Lo que hace original el X-Prize fue, además de su objetivo, la forma en la que Diamandis consiguió los 10 millones de dólares que se prometían al ganador: lo hizo convenciando a una empresa de seguros para que asegurara que la hazaña requerida por el Premio era imposible, o sea, aseguró que “era imposible que nadie ganara”. Sólo le faltaba entonces encontrar quién pagara la prima del seguro, cosa que consiguió al convencer a los hermanos Ansari, millonarios de origen iraní que hicieron fortuna en las telecomunicaciones. Tras ello, claro está, el X-Prize pasó a llamarse el Ansari Prize. Para rematar esta rocambolesca historia, alguien (de mucho fiar) me ha contado que la empresa aseguradora en cuestión era europea…

El turismo espacial ya está en marcha. Incluso hay quién ya ha propuesto un premio de 50 millones de dólares a la primera nave espacial privada que ponga en órbita, en un espacio de 60 días, a cinco personas, antes del 10 de enero de 2010 (es el America’s Space Prize, establecido por Robert Bigelow).

La propia NASA se ha añadido a la fiebre de los premios, estableciendo los Centennial Challenges, una serie de concursos para conseguir incitar a la iniciativa privada en la resolución de una serie de problemas concretos de importancia para el progreso de la industria espacial (http://centennialchallenges.nasa.gov).

Hay muchos más ejemplos de Premios establecidos en todo el mundo para estimular la mente humana (véase una lista en Wikipedia, http://en.wikipedia.org/wiki/List_of_prizes). Muchos de ellos son a posteriori, o sea, como reconocimiento a la labor de una vida. Pero aquí nos interesan los que tienen por objetivo estimular la búsqueda de soluciones. Aquí quizás la lengua inglesa es más precisa: se trata de Prizes más que de Awards.

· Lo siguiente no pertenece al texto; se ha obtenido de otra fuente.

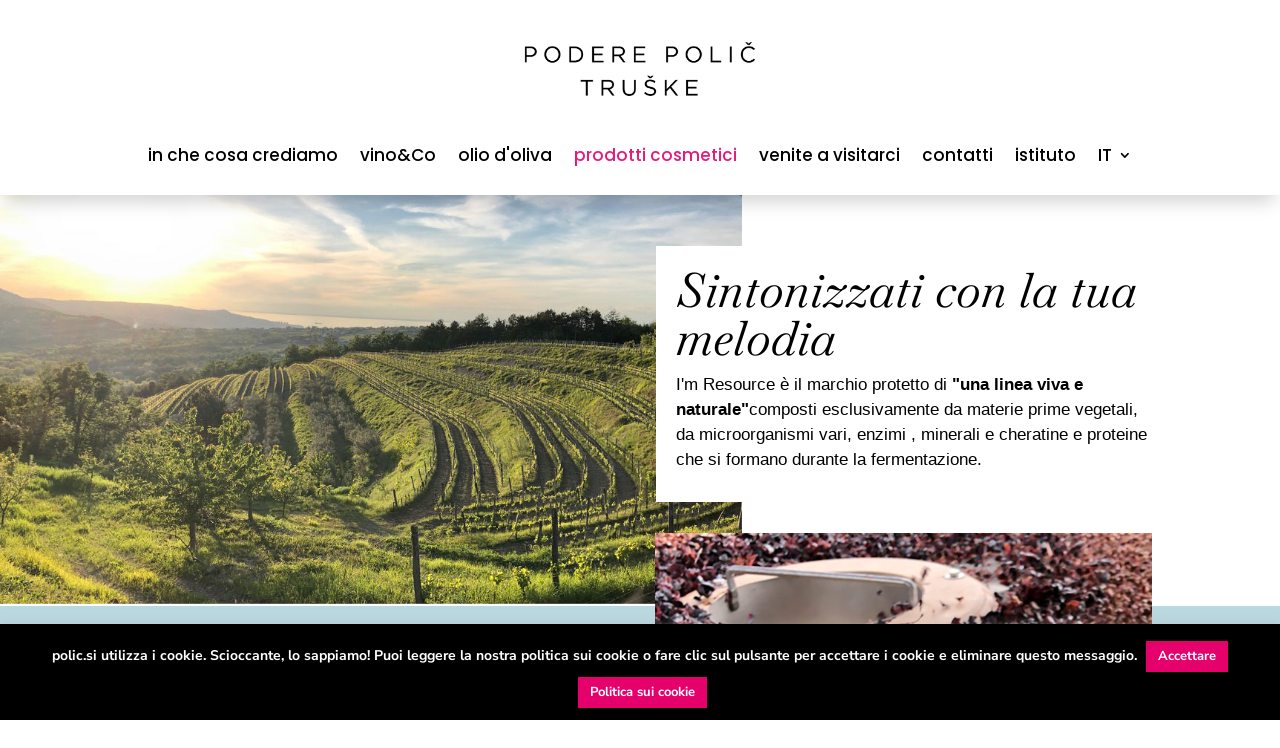

--- FILE ---
content_type: text/css
request_url: https://www.polic.si/wp-content/et-cache/41/et-core-unified-41.min.css?ver=1763126794
body_size: 353
content:
.et_pb_scroll_top.et-pb-icon{text-align:center;background:#e61a79;text-decoration:none;position:fixed;z-index:99999;bottom:125px;right:0;-webkit-border-top-left-radius:5px;-webkit-border-bottom-left-radius:5px;-moz-left:5px;-moz-left:5px;border-top-left-radius:100px;border-bottom-left-radius:100px;border-top-right-radius:100px;border-bottom-right-radius:100px;margin-right:20px;display:none;cursor:pointer;font-size:40px;color:#fff}.mobile_nav.opened .mobile_menu_bar:before{content:'\4d'}.cn-button.wp-default{background:#e61a79}.cn-button{font-weight:800}#cookie-law-info-bar{font-size:14px;font-weight:bold}.cli-plugin-button,.cli-plugin-button:visited,.medium.cli-plugin-button,.medium.cli-plugin-button:visited{font-weight:bold}

--- FILE ---
content_type: text/css
request_url: https://www.polic.si/wp-content/et-cache/41/et-core-unified-tb-56-tb-749-deferred-41.min.css?ver=1763126795
body_size: 860
content:
.et_pb_section_0_tb_footer.et_pb_section{background-color:#000000!important}.et_pb_row_0_tb_footer,body #page-container .et-db #et-boc .et-l .et_pb_row_0_tb_footer.et_pb_row,body.et_pb_pagebuilder_layout.single #page-container #et-boc .et-l .et_pb_row_0_tb_footer.et_pb_row,body.et_pb_pagebuilder_layout.single.et_full_width_page #page-container #et-boc .et-l .et_pb_row_0_tb_footer.et_pb_row,.et_pb_row_1_tb_footer,body #page-container .et-db #et-boc .et-l .et_pb_row_1_tb_footer.et_pb_row,body.et_pb_pagebuilder_layout.single #page-container #et-boc .et-l .et_pb_row_1_tb_footer.et_pb_row,body.et_pb_pagebuilder_layout.single.et_full_width_page #page-container #et-boc .et-l .et_pb_row_1_tb_footer.et_pb_row{width:90%}.et_pb_text_0_tb_footer.et_pb_text,.et_pb_text_0_tb_footer.et_pb_text a,.et_pb_text_1_tb_footer.et_pb_text,.et_pb_text_2_tb_footer.et_pb_text a:hover{color:#ffffff!important}.et_pb_text_0_tb_footer{line-height:1.8em;font-family:'sofia PRO',sans-serif;font-size:22px;line-height:1.8em}.et_pb_text_0_tb_footer a{font-family:'Poppins',Helvetica,Arial,Lucida,sans-serif;transition:font-size 300ms ease 0ms}.et_pb_text_0_tb_footer a:hover{font-size:32px}.et_pb_social_media_follow .et_pb_social_media_follow_network_0_tb_footer.et_pb_social_icon .icon:before,.et_pb_social_media_follow .et_pb_social_media_follow_network_1_tb_footer.et_pb_social_icon .icon:before{color:#000000}.et_pb_social_media_follow .et_pb_social_media_follow_network_0_tb_footer .icon:before,.et_pb_social_media_follow .et_pb_social_media_follow_network_1_tb_footer .icon:before{font-size:26px;line-height:52px;height:52px;width:52px}.et_pb_social_media_follow .et_pb_social_media_follow_network_0_tb_footer .icon,.et_pb_social_media_follow .et_pb_social_media_follow_network_1_tb_footer .icon{height:52px;width:52px}.et_pb_text_1_tb_footer{font-family:'Poppins',Helvetica,Arial,Lucida,sans-serif;font-size:18px}.et_pb_text_1_tb_footer a{font-family:'Poppins',Helvetica,Arial,Lucida,sans-serif;text-decoration:underline;-webkit-text-decoration-color:#e61a79;text-decoration-color:#e61a79}.et_pb_text_1_tb_footer h2{font-family:'Poppins',Helvetica,Arial,Lucida,sans-serif;color:#ffffff!important}.et_pb_image_0_tb_footer{text-align:left;margin-left:0}.et_pb_image_1_tb_footer{text-align:right;margin-right:0}.et_pb_section_1_tb_footer.et_pb_section{padding-top:0px;padding-bottom:0px;margin-top:0px;background-color:#bcbcbc!important}.et_pb_row_1_tb_footer.et_pb_row{margin-top:0px!important;margin-bottom:0px!important}.et_pb_text_2_tb_footer{font-size:14px}.et_pb_text_2_tb_footer.et_pb_text a{color:#000000!important;transition:color 300ms ease 0ms}.et_pb_social_media_follow_network_0_tb_footer a.icon,.et_pb_social_media_follow_network_1_tb_footer a.icon{background-color:#ffffff!important;transition:background-color 300ms ease 0ms,background-image 300ms ease 0ms}.et_pb_social_media_follow_network_0_tb_footer a.icon:hover,.et_pb_social_media_follow_network_1_tb_footer a.icon:hover{background-image:initial!important;background-color:#e61a79!important}.et_pb_social_media_follow_network_0_tb_footer.et_pb_social_icon a.icon,.et_pb_social_media_follow_network_1_tb_footer.et_pb_social_icon a.icon{border-radius:80px 80px 80px 80px;border-color:#000000}.et_pb_image_0_tb_footer.et_pb_module{margin-left:auto!important;margin-right:0px!important}@media only screen and (min-width:981px){.et_pb_image_0_tb_footer{width:50%}.et_pb_image_1_tb_footer{width:60%}}@media only screen and (max-width:980px){.et_pb_image_0_tb_footer{width:37%}.et_pb_image_0_tb_footer .et_pb_image_wrap img,.et_pb_image_1_tb_footer .et_pb_image_wrap img{width:auto}.et_pb_image_1_tb_footer{width:48%}.et_pb_social_media_follow_network_0_tb_footer a.icon,.et_pb_social_media_follow_network_1_tb_footer a.icon{background-image:initial!important}}@media only screen and (max-width:767px){.et_pb_image_0_tb_footer .et_pb_image_wrap img,.et_pb_image_1_tb_footer .et_pb_image_wrap img{width:auto}.et_pb_social_media_follow_network_0_tb_footer a.icon,.et_pb_social_media_follow_network_1_tb_footer a.icon{background-image:initial!important}}.et_pb_section_3.et_pb_section{padding-top:0px}.et_pb_divider_2:before{border-top-color:#000000}.et_pb_text_7{padding-top:0px!important;padding-bottom:0px!important;margin-top:0px!important;margin-bottom:0px!important}@media only screen and (max-width:767px){.et_pb_section_3{display:none!important}}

Un último ejemplo. El 15 de diciembre de 2005, Curtis Cooper y Steven Boone, profesores de la Central Missouri State University, encontraban el 43avo número primo de Mersenne (primos del tipo 2n-1, véase http://www.mersenne.org/). Se trata del enorme número 230402457-1, el número primo mayor conocido, que tiene la ingente cantidad de 9.152.052 dígitos (todo él disponible en la página http://www.arsfoodcourt.com/43.txt). Con ello, casi consiguieron los 100.000 dólares de premio, establecidos por la Electronic Frontier Foundation, a quién encuentre el primer número primo con 10 millones de dígitos. Un premio que se eleva a 250000 dólares para quién consiga el primer número primo con 1000 millones de dígitos.

Nos podemos imaginar algo parecido con, por ejemplo, los sistemas operativos. ¿Un Premio significativo al equipo que consiga un sistema operativo simple que haga sombra al líder? O, ¿qué tal un Premio al equipo que consiga la mejor traducción automática, por ejemplo, del inglés al chino?

Quizás deberíamos plantearnos la utilidad de las subvenciones, frente al estímulo que representa un reto bien remunerado. Premios que estimulan la energía de los inquietos.